W jaki sposób można prowadzić żywienie dojelitowe i pozajelitowe?



Leczenie żywieniowe pozwala oszczędzać jamę ustną, przełyk i całą górną część przewodu pokarmowego. Jeśli ma potrwać krótko, lekarz zwykle decyduje się na wprowadzenie zgłębnika przez nos pacjenta bezpośrednio do żołądka lub jelita. Przy długotrwałym leczeniu żywieniowym zakłada się zwykle przezskórną endoskopową gastrostomię (PEG) lub przezskórną endoskopową jejunostomię (PEJ). PEG polega na wprowadzeniu sondy do żołądka przez powłoki brzuszne. PEJ opiera się na tej samej zasadzie. W tym przypadku zgłębnik jest jednak wprowadzony do jelita cienkiego.

Z kolei żywienie pozajelitowe polega na podawaniu mieszaniny odżywczej drogą dożylną.

Czy pacjent podczas żywienia dojelitowego czuje głód?



Przy dobrze dobranym składzie preparatów odżywczych pacjent nie powinien czuć głodu. Za to z pewnością może go czuć, jeżeli żywienie dojelitowe lub pozajelitowe jest konieczne, ale odwleka się je z różnych powodów. Uczucie głodu wiąże się z podwyższonym poziomem hormonu o nazwie grelina. Po dostarczeniu organizmowi składników odżywczych drogą dojelitową, dożołądkową lub dożylną jej poziom spada. Oznacza to, że głód nie jest odczuwalny.
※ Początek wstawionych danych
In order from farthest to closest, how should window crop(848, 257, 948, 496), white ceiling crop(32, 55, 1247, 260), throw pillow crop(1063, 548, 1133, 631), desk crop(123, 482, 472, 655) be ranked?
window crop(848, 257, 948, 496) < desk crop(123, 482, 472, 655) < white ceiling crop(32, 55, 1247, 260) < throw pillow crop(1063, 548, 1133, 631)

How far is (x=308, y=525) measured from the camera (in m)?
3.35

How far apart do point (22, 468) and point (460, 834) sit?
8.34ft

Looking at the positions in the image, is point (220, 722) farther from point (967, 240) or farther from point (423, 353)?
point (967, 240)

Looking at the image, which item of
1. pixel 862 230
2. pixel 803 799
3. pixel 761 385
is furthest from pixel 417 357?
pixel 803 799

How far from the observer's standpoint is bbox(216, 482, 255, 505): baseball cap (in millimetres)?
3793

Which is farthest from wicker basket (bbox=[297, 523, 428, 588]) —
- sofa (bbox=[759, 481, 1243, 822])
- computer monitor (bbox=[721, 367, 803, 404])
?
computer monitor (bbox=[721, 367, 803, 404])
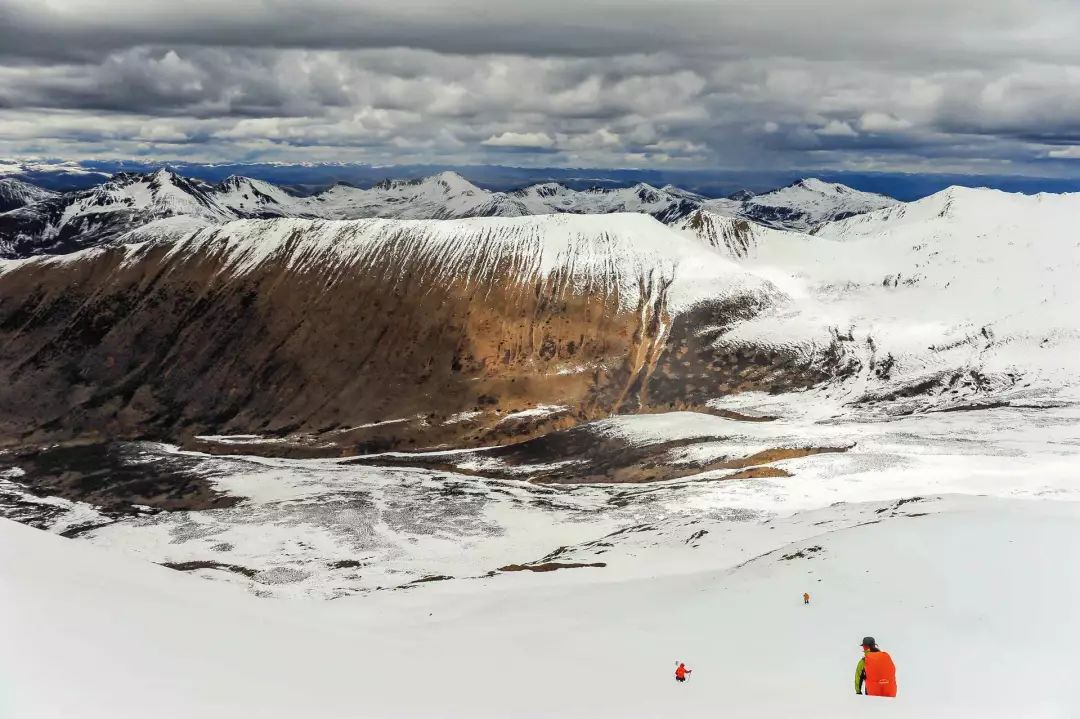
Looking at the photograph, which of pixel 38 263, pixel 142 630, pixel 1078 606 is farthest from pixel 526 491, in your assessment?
pixel 38 263

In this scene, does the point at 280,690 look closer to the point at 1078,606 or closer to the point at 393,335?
the point at 1078,606

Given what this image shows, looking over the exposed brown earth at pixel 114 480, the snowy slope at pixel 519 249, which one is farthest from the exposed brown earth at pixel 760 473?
the exposed brown earth at pixel 114 480

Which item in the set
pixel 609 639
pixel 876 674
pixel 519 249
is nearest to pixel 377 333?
pixel 519 249

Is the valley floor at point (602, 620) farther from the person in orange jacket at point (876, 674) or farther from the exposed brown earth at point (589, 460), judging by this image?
the exposed brown earth at point (589, 460)

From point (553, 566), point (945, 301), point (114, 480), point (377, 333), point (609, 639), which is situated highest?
point (945, 301)

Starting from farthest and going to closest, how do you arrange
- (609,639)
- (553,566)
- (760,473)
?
1. (760,473)
2. (553,566)
3. (609,639)

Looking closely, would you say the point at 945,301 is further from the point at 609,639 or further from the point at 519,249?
the point at 609,639

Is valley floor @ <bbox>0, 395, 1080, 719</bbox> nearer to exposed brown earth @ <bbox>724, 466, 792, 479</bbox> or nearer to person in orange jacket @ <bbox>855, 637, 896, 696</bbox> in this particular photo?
person in orange jacket @ <bbox>855, 637, 896, 696</bbox>
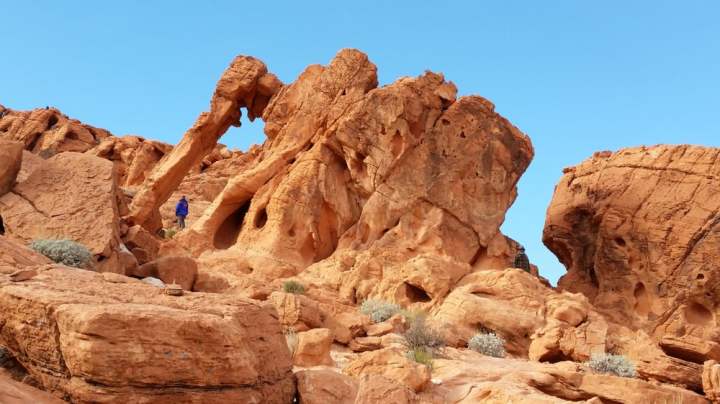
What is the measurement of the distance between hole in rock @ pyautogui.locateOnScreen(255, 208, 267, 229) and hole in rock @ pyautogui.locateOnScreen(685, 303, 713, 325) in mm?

Dyskusyjne jest jedynie to, czy pacjent żywiony wyłącznie dożylnie może doświadczać uczucia sytości. Prócz poziomu greliny na uczucie sytości ma bowiem wpływ wypełnienie żołądka pokarmem. Jeżeli żołądek zostaje pominięty podczas podaży pożywienia, trudno mówić o uczuciu sytości w ogólnie przyjętym rozumieniu tego słowa.

Czy żywienie dojelitowe wiąże się z bólem?



Samo żywienie dojelitowe nie boli. Pewien dyskomfort można jedynie odczuć podczas wprowadzania zgłębnika przez nos. Zabieg ten trwa jednak krótko i przebiega sprawnie, jeżeli wykonuje się polecenia lekarza. Z kolei zabieg zakładania PEG lub PEJ standardowo przeprowadza się w znieczuleniu. Również nie zabiera on wiele czasu. Po wprowadzeniu dostępu pacjent nie musi być hospitalizowany. Dyskomfort związany z założeniem przetoki mija standardowo po kilku dniach.

Zabieg zakładania zgłębnika PEG jest całkowicie odwracalny.



Wiele osób obawia się, że z przetoką lub zgłębnikiem wprowadzonym przez nos będą musiały funkcjonować przez całe życie. Oczywiście jest to możliwe, jeśli jest taka potrzeba. W wielu przypadkach po uzupełnieniu składników odżywczych można jednak zrezygnować z tej formy leczenia. Każda sytuacja jest inna. Dlatego wszelkie wątpliwości należy konsultować z lekarzem.